Thursday 6 December 2012

Mexico City has a new mayor, cabinet

Mexico City changed mayors on 5 December as the leftist Miguel Ángel Mancera Espinosa, elected in the July 2012 general elections, replaced the popular Marcelo Ebrard Casaubon of the socialist Democratic Revolutionary Party (PRD). The mayor of Mexico City has the rank of a state governor. Mancera was the candidate of the Progressive Movement in the elections and backed by several parties including the PRD. He defeated two high-profile rivals in the former president of the Institutional Revolutionary Party Beatriz Paredes Rangel and the conservative anti-crime activist Isabel Miranda de Wallace, backed by the National Action Party.

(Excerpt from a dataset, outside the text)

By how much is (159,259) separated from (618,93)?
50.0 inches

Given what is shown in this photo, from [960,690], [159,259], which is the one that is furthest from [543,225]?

With his victory the Left retained its political control of the capital and enjoyed a very considerable political boost in the otherwise disappointing election. Mancera presented his cabinet on 5 December, a team including former city officials, former ministers and leftist eminences. The most notable appointment was of Cuauhtémoc Cárdenas Solórzano, the capital's first elected mayor in the 1990s and founder of the PRD. Mancera made the researcher René Drucker Colín Science Secretary and the academic and entrepreneur Miguel Torruco Marqués Tourism Secretary, CNNMéxico reported. These were considered close to the former presidential candidate and former PRD leader Andrés Manuel López Obrador, who had reportedly envisaged them as ministers if elected president. Other appointments included: Hector Serrano Cortés as Governance Secretary - effectively deputy-mayor and administrative chief - Jesús Rodríguez Almeida as Public Security Secretary in charge of policing, and Rodolfo Ríos Garza as the capital's chief prosecutor, CNN and the website ADNpolítico reported.